PROBLEMA PROPOSTO A - Selecione todas as linhas dos registos que contêm a palavra exata "exact", tendo em conta as maiúsculas e minúsculas.

EXCERTO DO TEXTO -
1.
Este título contraria a conhecida sentença antropológica de José Saramago induzida
da História e da observação quotidiana: o
ser humano não tem cura. A patologia de que sofre parece resultar de um defeito
de fabrico. É um animal que leva muito tempo para nascer e, em comparação com os
outros mamíferos, vem mal equipado para enfrentar o mundo envolvente.
Uma criança vem
ao mundo com enormes vantagens potenciais quanto a inteligência, emoções, linguagem,
criatividade estética e capacidade técnica. É uma personalidade em gestação, um
centro de relações com uma comunidade de conhecimento e de afectos que a
precedeu e a torna apta para sonhar, projectar e realizar o que nunca existiu
ou para destruir um património de milênios. As neurociências e as
nanotecnologias prenunciam uma caixa de surpresas nos subterrâneos da mente, sem
um alarme ético a avisar que nem tudo o que é possível fazer deve ser
concretizado.
Sem entrar nesse
vasto mundo de conjecturas, olhando para o passado e para o nosso presente, cresce
a sensação de que nunca mais ganharemos juízo. A Europa, por exemplo, talvez nunca
tenha conhecido, como nos últimos 60 anos, um tempo tão longo de paz. No séc.

PROBLEMA PROPOSTO B - No excerto sobre a natureza humana, que sentença antropológica de José Saramago é contrariada pelo título?

MATERIAL EXTRAÍDO -

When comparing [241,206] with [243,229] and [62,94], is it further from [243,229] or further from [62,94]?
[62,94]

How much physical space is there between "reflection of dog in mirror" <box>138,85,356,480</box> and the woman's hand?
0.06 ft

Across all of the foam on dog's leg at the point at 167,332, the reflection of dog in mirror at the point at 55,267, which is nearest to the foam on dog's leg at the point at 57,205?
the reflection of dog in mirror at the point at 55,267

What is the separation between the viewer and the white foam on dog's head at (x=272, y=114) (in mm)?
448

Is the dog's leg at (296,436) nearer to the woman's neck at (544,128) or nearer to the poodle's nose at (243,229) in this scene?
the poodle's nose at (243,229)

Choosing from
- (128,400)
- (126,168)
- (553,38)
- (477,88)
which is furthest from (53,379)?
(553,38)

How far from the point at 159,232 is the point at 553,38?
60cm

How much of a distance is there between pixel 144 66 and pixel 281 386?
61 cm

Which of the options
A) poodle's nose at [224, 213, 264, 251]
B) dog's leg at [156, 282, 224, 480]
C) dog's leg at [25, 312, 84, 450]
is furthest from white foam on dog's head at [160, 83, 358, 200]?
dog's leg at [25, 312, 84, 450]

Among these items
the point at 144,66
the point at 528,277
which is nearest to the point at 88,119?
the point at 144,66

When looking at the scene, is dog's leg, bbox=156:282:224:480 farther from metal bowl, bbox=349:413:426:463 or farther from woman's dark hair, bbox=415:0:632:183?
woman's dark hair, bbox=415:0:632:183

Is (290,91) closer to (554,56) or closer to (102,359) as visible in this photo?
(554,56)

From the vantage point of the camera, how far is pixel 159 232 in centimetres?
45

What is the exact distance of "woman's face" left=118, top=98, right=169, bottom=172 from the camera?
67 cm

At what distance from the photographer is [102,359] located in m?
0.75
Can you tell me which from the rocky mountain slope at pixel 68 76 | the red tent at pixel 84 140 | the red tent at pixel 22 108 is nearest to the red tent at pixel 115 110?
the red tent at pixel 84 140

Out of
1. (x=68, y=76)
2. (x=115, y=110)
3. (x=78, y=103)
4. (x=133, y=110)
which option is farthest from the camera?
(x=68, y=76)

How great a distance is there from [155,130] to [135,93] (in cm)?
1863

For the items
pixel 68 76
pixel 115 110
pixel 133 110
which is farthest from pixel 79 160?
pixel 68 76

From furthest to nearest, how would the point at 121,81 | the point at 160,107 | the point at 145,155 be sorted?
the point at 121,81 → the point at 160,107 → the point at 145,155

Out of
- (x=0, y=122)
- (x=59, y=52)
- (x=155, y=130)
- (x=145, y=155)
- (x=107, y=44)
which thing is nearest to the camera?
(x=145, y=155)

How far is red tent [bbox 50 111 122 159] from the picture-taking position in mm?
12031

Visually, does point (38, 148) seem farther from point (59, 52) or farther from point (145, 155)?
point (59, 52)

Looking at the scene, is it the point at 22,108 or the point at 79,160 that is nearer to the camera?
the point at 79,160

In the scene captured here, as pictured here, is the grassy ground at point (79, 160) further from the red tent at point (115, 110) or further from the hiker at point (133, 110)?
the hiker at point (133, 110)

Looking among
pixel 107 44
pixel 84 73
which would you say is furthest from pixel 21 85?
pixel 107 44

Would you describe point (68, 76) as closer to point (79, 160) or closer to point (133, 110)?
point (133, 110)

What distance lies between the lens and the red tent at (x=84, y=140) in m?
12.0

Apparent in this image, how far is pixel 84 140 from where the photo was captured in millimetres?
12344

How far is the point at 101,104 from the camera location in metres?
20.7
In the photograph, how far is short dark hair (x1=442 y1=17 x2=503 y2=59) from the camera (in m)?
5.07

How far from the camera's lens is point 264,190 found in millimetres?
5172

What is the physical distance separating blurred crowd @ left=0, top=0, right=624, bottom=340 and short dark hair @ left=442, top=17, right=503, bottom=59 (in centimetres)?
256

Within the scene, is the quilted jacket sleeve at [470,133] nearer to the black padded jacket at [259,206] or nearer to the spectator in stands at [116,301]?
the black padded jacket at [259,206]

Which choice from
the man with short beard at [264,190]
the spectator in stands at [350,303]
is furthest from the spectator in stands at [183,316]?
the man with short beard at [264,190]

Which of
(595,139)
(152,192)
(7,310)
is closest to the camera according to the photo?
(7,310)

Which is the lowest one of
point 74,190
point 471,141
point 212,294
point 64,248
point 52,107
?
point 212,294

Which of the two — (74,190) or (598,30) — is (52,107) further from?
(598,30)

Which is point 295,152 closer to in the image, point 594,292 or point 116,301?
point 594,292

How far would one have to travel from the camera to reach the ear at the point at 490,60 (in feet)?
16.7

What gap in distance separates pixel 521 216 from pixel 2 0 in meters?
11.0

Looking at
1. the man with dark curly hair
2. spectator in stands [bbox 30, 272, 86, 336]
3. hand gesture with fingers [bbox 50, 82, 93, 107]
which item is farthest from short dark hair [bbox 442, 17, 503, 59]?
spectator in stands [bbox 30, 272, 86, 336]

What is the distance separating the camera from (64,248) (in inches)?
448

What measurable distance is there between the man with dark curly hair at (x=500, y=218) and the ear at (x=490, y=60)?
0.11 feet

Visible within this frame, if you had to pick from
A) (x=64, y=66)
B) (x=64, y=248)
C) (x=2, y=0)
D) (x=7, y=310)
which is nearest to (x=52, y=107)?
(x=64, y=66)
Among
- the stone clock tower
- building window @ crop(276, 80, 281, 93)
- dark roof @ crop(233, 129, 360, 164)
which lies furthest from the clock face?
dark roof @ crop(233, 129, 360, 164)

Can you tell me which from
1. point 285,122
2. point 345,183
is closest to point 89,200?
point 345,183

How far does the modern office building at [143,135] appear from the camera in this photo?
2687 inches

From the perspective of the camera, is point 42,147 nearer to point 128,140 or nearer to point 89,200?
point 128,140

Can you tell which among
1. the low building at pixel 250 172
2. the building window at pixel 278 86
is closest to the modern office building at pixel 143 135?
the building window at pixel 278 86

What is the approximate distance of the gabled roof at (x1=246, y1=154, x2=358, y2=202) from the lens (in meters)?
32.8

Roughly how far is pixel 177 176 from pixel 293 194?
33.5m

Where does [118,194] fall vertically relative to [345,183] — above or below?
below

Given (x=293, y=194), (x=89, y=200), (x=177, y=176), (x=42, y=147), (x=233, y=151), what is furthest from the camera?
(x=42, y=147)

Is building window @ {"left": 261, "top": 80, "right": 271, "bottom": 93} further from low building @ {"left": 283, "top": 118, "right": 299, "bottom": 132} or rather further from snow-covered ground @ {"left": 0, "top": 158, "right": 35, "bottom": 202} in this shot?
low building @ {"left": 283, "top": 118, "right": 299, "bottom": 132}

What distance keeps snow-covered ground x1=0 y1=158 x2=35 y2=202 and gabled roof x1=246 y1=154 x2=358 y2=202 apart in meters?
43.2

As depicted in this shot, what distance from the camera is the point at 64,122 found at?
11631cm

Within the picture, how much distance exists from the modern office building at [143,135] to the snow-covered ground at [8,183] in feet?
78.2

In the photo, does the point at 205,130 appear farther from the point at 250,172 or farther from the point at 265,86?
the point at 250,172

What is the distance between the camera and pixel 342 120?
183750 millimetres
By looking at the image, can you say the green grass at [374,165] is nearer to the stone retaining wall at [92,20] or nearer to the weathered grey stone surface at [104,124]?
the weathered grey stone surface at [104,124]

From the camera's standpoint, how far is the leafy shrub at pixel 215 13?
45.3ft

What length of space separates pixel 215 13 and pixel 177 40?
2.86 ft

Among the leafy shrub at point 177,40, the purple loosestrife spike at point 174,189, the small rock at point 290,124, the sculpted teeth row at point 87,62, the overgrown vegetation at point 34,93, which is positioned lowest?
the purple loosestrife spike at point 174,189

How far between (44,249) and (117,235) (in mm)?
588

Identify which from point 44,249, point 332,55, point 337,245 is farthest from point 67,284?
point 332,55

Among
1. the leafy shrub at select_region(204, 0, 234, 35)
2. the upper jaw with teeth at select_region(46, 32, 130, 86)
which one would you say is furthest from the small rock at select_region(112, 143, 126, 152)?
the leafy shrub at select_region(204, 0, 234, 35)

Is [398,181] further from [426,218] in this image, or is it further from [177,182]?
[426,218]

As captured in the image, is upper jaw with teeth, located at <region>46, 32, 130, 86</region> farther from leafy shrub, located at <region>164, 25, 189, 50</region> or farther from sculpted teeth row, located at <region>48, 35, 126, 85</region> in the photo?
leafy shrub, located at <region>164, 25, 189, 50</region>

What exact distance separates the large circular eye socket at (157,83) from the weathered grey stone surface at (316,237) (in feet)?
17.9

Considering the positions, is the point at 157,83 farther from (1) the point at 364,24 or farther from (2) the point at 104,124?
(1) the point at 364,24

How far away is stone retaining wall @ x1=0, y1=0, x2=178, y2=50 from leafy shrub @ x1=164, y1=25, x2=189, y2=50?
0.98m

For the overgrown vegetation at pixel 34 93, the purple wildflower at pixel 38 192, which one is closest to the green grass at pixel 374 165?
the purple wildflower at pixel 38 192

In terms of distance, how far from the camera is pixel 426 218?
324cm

SOLUÇÃO A -
What is the exact distance of "woman's face" left=118, top=98, right=169, bottom=172 from the camera?
What exact distance separates the large circular eye socket at (157,83) from the weathered grey stone surface at (316,237) (in feet)?

SOLUÇÃO B - A de que o ser humano não tem cura.